= Texte de page =
******
Très actif la semaine dernière, le Parlement polonais a voté une série de lois réduisant l’indépendance de la justice. Avec un Conseil constitutionnel neutralisé et un veto présidentiel peu probable sur ces nouvelles mesures, rien ne semble pouvoir faire obstacle à l’assujettissement du système judiciaire par le parti au pouvoir « Droit et justice ».

Cette offensive législative s’articule en trois temps. La première loi concerne le Conseil national de la Magistrature (CNM), dont la principale compétence consiste à nommer les juges. La nouvelle loi mettrait fin aux mandats de 15 des 25 membres du Conseil, qui étaient jusqu’à présent nommés par les cours judiciaires elles-mêmes. Leurs remplaçants seront dorénavant choisis par le Sejm (la chambre basse du Parlement), permettant au gouvernement d’exercer une influence considérable sur le Conseil et, par extension, sur l’ensemble du processus de nomination des juges.

La deuxième série de modifications concerne l’organisation des tribunaux ordinaires et la nomination des juges en chef. Ces changements augmenteraient considérablement le contrôle du ministre de la Justice sur ces nominations puisqu’ils assoupliraient les conditions nécessaires pour accéder à ces postes, introduiraient de nouvelles conditions pour le licenciement des juges en autorisant notamment le ministre à renvoyer n’importe quel juge en chef dans les 6 mois suivant le vote de la loi.

A cela s’ajoute une nouvelle proposition de loi concernant la Cour suprême. En quelques mots, tous ses juges seraient mis à la retraite, sauf ceux explicitement choisis par le Ministre de la Justice. Le ministre nommerait alors un un président de la Cour suprême, ainsi que des remplaçants temporaires pour les juges à la retraite.
Les futurs remplaçants permanents seraient eux-aussi nommés par le ministre et présentés au CNM pour confirmation.

Considérés ensemble, ces changements permettraient au parti au pouvoir de placer à la Cour suprême ses propres pions, de remplacer librement les juges en chef de n’importe quelle cour du pays, et d’avoir le contrôle sur toutes les nominations relatives à la justice au moins pour les quatre prochaines années.

La justification avancée pour ces lois est la nécessité de combattre la corruption dans le système judiciaire, de moderniser le fonctionnement des cours, et de restaurer la confiance de la population dans l’appareil judiciaire. Ce n’est pas complètement sans fondement : dans un sondage du mois de janvier, 49% des sondés avaient une opinion négative du système judiciaire, contre seulement 28% d’opinions positives. Toutefois, ces changements font bien plus que répondre à ces problèmes, et supprimeraient un important contre-pouvoir au gouvernement.

Depuis la neutralisation de facto du Conseil constitutionnel, la Présidente de la Cour Suprême Malgorzata Gersdorf a pris la tête de la contestation en appelant toutes les cours à jouer un rôle plus actif dans la défense de l’Etat de droit. La Cour Suprême a notamment rompu avec sa doctrine en commençant à statuer directement sur la base de la Constitution plutôt que de s’adresser au Conseil constitutionnel pour examen de ce type de dossiers, une méthode qui a gagné du terrain dans les tribunaux inférieurs aussi.
******
Entrées de la collection:
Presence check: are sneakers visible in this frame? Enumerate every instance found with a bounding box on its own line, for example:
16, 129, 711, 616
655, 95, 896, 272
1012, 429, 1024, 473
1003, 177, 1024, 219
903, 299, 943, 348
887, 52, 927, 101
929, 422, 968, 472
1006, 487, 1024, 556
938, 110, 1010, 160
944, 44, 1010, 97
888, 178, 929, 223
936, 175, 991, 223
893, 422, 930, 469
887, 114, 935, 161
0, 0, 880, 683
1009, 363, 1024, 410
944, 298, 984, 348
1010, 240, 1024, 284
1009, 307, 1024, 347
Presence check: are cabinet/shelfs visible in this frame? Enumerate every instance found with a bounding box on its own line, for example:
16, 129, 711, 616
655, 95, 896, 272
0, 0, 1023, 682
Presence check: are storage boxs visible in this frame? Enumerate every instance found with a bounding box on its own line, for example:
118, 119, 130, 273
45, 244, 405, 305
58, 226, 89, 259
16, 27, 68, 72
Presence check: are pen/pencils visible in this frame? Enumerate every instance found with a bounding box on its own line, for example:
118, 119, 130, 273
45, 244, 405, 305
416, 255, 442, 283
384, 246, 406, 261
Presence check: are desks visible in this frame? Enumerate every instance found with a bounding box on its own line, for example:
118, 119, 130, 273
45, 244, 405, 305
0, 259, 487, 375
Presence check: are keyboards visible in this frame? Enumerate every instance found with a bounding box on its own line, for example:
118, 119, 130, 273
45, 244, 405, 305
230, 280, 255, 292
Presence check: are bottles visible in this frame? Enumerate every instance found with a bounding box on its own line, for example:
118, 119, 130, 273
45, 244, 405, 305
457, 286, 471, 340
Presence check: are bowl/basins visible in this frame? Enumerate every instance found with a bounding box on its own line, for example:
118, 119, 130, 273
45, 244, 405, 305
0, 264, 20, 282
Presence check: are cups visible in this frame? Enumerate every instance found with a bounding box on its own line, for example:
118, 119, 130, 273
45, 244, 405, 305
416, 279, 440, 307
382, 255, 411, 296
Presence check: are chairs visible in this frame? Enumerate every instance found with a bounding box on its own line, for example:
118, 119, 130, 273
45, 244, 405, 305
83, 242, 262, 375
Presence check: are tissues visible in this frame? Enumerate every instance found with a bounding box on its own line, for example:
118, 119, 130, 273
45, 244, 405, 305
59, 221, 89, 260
******
= Consignes =
1) D'après le texte sur la réforme judiciaire polonaise, combien des 25 membres du Conseil national de la Magistrature verraient leur mandat prendre fin avec la première loi ?
2) Selon le texte sur la réforme judiciaire polonaise, pourquoi la première loi permettrait-elle au gouvernement d'influencer l'ensemble du processus de nomination des juges ? Répondez en une à trois phrases.
3) Poursuivez le texte sur la réforme judiciaire polonaise à partir de sa dernière phrase.

= Résultats des tâches =
1) Quinze des 25 membres verraient leur mandat prendre fin.

2) Les remplaçants des membres du Conseil national de la Magistrature seraient désormais choisis par le Sejm, et non plus par les cours judiciaires. Or la principale compétence de ce Conseil consiste à nommer les juges, si bien que l'influence du gouvernement sur le Conseil s'étendrait à toutes ces nominations.

3)
La Cour Suprême devrait aussi passer une loi sur la légalité de la sélection par le gouvernement du nouveau président su Conseil constitutionnel.
Mais les purges rendues possibles par ces nouvelles lois pourraient étouffer ses tentatives de défense de l’Etat de droit. De plus, le renforcement du contrôle des nominations des juges par le ministre de la Justice et le Sjem forcerait tous les juges à bien réfléchir avant de prendre une décision qui serait défavorable au gouvernement.

Enfin, la Cour Suprême doit décider de la validité des élections parlementaires ainsi que des élections présidentielles comme des référendums. Ces modifications mettraient donc en question l’intégrité des élections à venir.

La question de la rapidité et la procédure utilisée pour faire passer ces lois est à soulever. L’idée de lois changeant le fonctionnement du CNM ainsi que l’organisation générale de certaines cours a été émise plus tôt cette année et abandonnée le 7 juin dernier, peu après l’annonce de la venue de Donald Trump à Varsovie. Elles ont été débattues été débattue à nouveau au Sjem le 12 juillet sans que le débat ait été annoncé, votées le même jour et approuvées par le Sénat deux jours après.

Ces deux projets ont été présentés comme émanant du Parlement, permettant ainsi la simplification de la procédure législative, c’est-à-dire l’adoption d’une procédure accélérée ne nécessitant pas d’attendre l’avis du bureau juridique du Sénat et pouvant être votée au cours de la nuit même.
De la même manière, la nouvelle loi proposée sur la Cour suprême a été présentée le 12 juillet en tant qu’initiative parlementaire, et bien qu’elle n’ait pas encore été votée, elle peut l’être de façon précipitée selon le même modèle.

Ces mesures ont provoqué de nombreuses protestations dans les grandes villes, la plus grande manifestation ayant eu lieu à Varsovie le 16 juillet. Jaroslaw Kurski du quotidien libéral Gazeta Wyborcza affirme que ces modifications détruisent l’indépendance judiciaire et l’Etat de droit, et permettent l’émergence d’un nouveau pouvoir autoritaire. Le rédacteur en chef du quotidien de centre-droit Rzeczpospolita a aussi critiqué ces propositions, en déclarant qu’elles pourraient servir de justificationà de la désobéissance civile. Quelques éditorialistes proches du gouvernement ont aussi exprimé leurs réserves, notamment Piotr Zaremba qui considère que ces mesures « vont trop loin ».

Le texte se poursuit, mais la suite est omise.